-- Start Document segment --

Hash Suite for Android: free password hash cracker in your pocket
[<prev] [next>] [<thread-prev] [thread-next>] [day] [month] [year] [list]
Message-ID: <CAM9d7chwg29gdxjnAg3_Nqej6nY2_Sw6W6-5VMtMZX23f6MR7Q@mail.gmail.com>
Date: Tue, 30 Apr 2024 12:00:24 -0700
From: Namhyung Kim <namhyung@...nel.org>
To: Ian Rogers <irogers@...gle.com>
Cc: weilin.wang@...el.com, Peter Zijlstra <peterz@...radead.org>, 
	Ingo Molnar <mingo@...hat.com>, Arnaldo Carvalho de Melo <acme@...nel.org>, Mark Rutland <mark.rutland@....com>, 
	Alexander Shishkin <alexander.shishkin@...ux.intel.com>, Jiri Olsa <jolsa@...nel.org>, 
	Adrian Hunter <adrian.hunter@...el.com>, Kan Liang <kan.liang@...ux.intel.com>, 
	Ze Gao <zegao2021@...il.com>, Leo Yan <leo.yan@...ux.dev>, 
	Ravi Bangoria <ravi.bangoria@....com>, Dmitrii Dolgov <9erthalion6@...il.com>, 
	Song Liu <song@...nel.org>, James Clark <james.clark@....com>, linux-perf-users@...r.kernel.org, 
	linux-kernel@...r.kernel.org
Subject: Re: [RFC PATCH v2 1/3] perf evsel: Refactor tool events

On Mon, Apr 29, 2024 at 7:47 PM Ian Rogers <irogers@...gle.com> wrote:
>
> On Mon, Apr 29, 2024 at 2:00 PM Namhyung Kim <namhyung@...nel.org> wrote:
> >
> > Hi Ian,
> >
> > On Sat, Apr 27, 2024 at 10:36 PM Ian Rogers <irogers@...gle.com> wrote:
> > >
> > > Tool events unnecessarily open a dummy perf event which is useless
> > > even with `perf record` which will still open a dummy event. Change
> > > the behavior of tool events so:
> >
> > Right, I was surprised that we need a dummy event for that.

-- End Document segment --

> _Work to do_
1 > Reproduce verbatim the portion of the mailing-list message on refactoring perf tool events that opens with the words containing "On Mon, Apr 29, 2024 at 7:47 PM" and closes with "event for that.".
2 > Extend the mailing-list message on refactoring perf tool events, beginning after its final line.

-- Start Dataset excerpts --

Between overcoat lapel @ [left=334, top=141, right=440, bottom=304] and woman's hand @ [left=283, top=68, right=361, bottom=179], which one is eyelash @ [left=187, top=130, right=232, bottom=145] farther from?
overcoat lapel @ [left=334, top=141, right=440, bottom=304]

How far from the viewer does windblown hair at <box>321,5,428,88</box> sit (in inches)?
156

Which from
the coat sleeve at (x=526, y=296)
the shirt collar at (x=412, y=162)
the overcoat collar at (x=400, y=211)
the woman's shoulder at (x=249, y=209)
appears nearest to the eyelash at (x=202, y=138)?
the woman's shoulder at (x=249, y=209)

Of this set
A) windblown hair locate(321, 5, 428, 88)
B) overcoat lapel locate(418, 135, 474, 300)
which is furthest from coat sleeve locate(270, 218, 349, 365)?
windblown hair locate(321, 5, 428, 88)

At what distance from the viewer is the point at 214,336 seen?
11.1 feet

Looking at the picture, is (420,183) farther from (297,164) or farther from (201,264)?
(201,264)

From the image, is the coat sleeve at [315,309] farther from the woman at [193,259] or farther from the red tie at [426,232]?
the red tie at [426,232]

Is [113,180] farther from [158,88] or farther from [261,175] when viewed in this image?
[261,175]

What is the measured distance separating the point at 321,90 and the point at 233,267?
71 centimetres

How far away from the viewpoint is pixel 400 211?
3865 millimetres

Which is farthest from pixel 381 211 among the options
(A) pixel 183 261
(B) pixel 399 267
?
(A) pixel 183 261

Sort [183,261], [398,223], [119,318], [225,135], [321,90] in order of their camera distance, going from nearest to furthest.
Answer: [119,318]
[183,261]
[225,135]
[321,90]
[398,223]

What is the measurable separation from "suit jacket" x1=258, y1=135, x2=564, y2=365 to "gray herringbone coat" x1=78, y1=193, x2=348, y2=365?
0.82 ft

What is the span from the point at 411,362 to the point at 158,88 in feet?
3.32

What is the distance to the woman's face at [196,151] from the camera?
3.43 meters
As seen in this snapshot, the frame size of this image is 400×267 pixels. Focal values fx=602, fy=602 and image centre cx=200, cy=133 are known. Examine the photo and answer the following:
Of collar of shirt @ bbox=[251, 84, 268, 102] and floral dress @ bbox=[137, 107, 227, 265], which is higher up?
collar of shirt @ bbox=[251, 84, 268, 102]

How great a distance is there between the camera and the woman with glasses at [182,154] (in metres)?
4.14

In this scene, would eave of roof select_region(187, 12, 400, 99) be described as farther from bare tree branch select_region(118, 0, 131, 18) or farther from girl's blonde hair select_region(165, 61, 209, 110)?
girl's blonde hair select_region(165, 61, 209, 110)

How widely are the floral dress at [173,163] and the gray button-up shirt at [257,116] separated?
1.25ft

-- End Dataset excerpts --

> _Answers to the exercises_
1 >
On Mon, Apr 29, 2024 at 7:47 PM Ian Rogers <irogers@...gle.com> wrote:
>
> On Mon, Apr 29, 2024 at 2:00 PM Namhyung Kim <namhyung@...nel.org> wrote:
> >
> > Hi Ian,
> >
> > On Sat, Apr 27, 2024 at 10:36 PM Ian Rogers <irogers@...gle.com> wrote:
> > >
> > > Tool events unnecessarily open a dummy perf event which is useless
> > > even with `perf record` which will still open a dummy event. Change
> > > the behavior of tool events so:
> >
> > Right, I was surprised that we need a dummy event for that.

2 >
> >
> > >
> > >  - duration_time - call `rdclock` on open and then report the count as
> > >    a delta since the start in evsel__read_counter. This moves code out
> > >    of builtin-stat making it more general purpose.
> > >
> > >  - user_time/system_time - open the fd as either `/proc/pid/stat` or
> > >    `/proc/stat` for cases like system wide. evsel__read_counter will
> > >    read the appropriate field out of the procfs file. These values
> > >    were previously supplied by wait4, if the procfs read fails then
> > >    the wait4 values are used, assuming the process/thread terminated.
> > >    By reading user_time and system_time this way, interval mode can be
> > >    supported.
> >
> > Good improvement!
> >
> > >
> > > Opening any of the tool events for `perf record` returns invalid.
> >
> > Ok, I think those tool events are for `perf stat` only.
> >
> > But I feel like this change is a separate optimization and can be
> > independently submitted (from the retire-latency or tPEBS change).
>
> You're right, but as both pieces of code are changing the
> evsel__read_counter implementation I'd kept them together.

Ok.

>
> > >
> > > Signed-off-by: Ian Rogers <irogers@...gle.com>
> > > ---
> > >  tools/perf/builtin-stat.c |  74 ++++++-------
> > >  tools/perf/util/evsel.c   | 223 +++++++++++++++++++++++++++++++++++++-
> > >  tools/perf/util/evsel.h   |   6 +
> > >  3 files changed, 259 insertions(+), 44 deletions(-)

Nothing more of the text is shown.